Cena antiga, de uns 60 anos atrás: em um amplo
escritório, um executivo bem vestido, camisa social de mangas compridas e
gravata (havia tirado o paletó e o guardara em um armário ao lado) estava sentado
em ampla poltrona de couro de encosto alto, atrás de uma escrivaninha enorme.
Era o chefe, como eram chamados os gerentes naquele tempo. Sentada em uma de
duas cadeiras de braço que ficavam à frente da mesa, uma jovem vestida e
penteada discretamente, anotava a lápis, em um pequeno bloco de capa dura que
tinha em mão, o que o chefe lhe ditava. Era a correspondência daquela manhã. O
chefe falava rapidamente e ela o acompanhava, raramente pedindo para ele
repetir alguma frase ou palavra.
Como ela conseguia acompanhá-lo? Usando uma
escrita compactada mediante símbolos e abreviações, chamada taquigrafia.
Esta era uma operação que já avançara em
produtividade (ganho de tempo), mas que, hoje, nos parece curiosa.
Em seguida, ela iria para sua pequena sala, à
entrada do escritório do chefe, para datilografar o texto ditado.
Anúncios antigos em jornal, oferecendo emprego
para secretária, incluíam, no perfil da pessoa procurada, prática de
datilografia e taquigrafia (também chamada estenografia).
Datilografia era a escrita mediante máquinas de
escrever, essencial para a secretária produzir a correspondência e os relatórios
do chefe; era o que hoje se chama digitação e implicava o conhecimento de
operação da máquina (colocação de papel, inserção de papel carbono para
obtenção de cópias e posicionamento de tabuladores). A máquina de escrever
mecânica exigia, ainda, esforço de pressão dos dedos, o qual diminuiu muito
quando ela passou a ser elétrica (o ruído também diminuiu). Quando ainda não
faziam o ditado, o chefe fornecia à secretária rascunhos manuscritos para que
ela datilografasse. A operação era feita em duas etapas: primeiro a minuta e,
depois da revisão desta, o documento definitivo.
O processo todo evoluiu do rascunho para o ditado feito pelo chefe, o que resultava em ganho de tempo,
especialmente quando a secretária tomava notas usando a taquigrafia. Quem não
tivesse conhecimento dos símbolos utilizados, não compreenderia um texto
taquigrafado.
A operação foi, mais tarde, aperfeiçoada mediante a
gravação do ditado pelo gerente, onde e quando ele quisesse, de forma que o
tempo da secretária seria economizado.

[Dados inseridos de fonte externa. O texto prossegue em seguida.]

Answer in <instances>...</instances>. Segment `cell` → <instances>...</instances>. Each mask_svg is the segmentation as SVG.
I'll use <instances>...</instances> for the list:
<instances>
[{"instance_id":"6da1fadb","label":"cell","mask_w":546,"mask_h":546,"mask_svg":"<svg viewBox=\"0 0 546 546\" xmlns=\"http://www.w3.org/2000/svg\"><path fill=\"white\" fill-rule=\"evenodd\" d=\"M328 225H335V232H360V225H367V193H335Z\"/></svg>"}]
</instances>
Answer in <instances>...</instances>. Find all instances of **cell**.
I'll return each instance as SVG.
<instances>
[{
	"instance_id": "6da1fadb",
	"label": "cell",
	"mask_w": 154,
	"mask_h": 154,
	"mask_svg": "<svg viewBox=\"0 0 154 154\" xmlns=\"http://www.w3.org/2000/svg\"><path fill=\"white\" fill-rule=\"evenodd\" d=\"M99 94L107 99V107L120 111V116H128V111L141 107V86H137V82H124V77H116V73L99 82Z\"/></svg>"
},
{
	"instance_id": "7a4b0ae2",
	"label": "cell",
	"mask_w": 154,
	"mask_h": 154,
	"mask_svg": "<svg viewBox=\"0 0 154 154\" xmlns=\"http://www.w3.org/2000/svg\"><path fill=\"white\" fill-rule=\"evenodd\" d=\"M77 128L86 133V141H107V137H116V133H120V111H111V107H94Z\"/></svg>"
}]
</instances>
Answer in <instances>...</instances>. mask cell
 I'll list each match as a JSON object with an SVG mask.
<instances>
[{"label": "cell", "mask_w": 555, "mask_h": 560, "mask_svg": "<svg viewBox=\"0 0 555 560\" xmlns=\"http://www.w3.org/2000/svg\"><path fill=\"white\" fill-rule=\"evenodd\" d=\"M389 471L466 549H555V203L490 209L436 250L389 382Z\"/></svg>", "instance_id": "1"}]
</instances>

Na década de 1960 os gravadores de som comuns ainda eram de rolo de fita magnética (e não cassetes), o que levou a IBM a desenvolver um gravador com comandos específicos para a
operação de ditado, o qual usava "cintas" magnéticas (fitas de acetato mais largas).
O gerente entregava as fitas para a secretária que datilografava ao ouvi-las em seu aparelho, usando um fone de ouvido. Com esse novo recurso, a taquigrafia deixou
de ser necessária no processo.
A necessidade de
ganhar produtividade nos serviços de escritórios levou organizações de grande porte à redução do número de
secretárias, aproveitando melhor suas habilidades específicas e lhes dando tempo para
atenderem mais de um gerente. A datilografia passou a ser feita por um grupo de
digitadoras com o nome pomposo de Centro de Processamento da Palavra, as quais,
trabalhando em terminais ligados a um computador central (ainda não havia micro
computadores) recebiam dos gerentes as fitas gravadas, digitavam o texto,
imprimiam e o enviavam de volta. Nessas organizações, a
comunicação escrita informal passou a ser feita mediante mensagens trocadas pelos
gerentes ou profissionais nos terminais da rede interna ligada ao sistema
central, de forma semelhante ao que se faz hoje pela internet, que ainda não
existia. O software permitia até que se trocassem mensagens escritas “on line” (a operação chamada “chat”).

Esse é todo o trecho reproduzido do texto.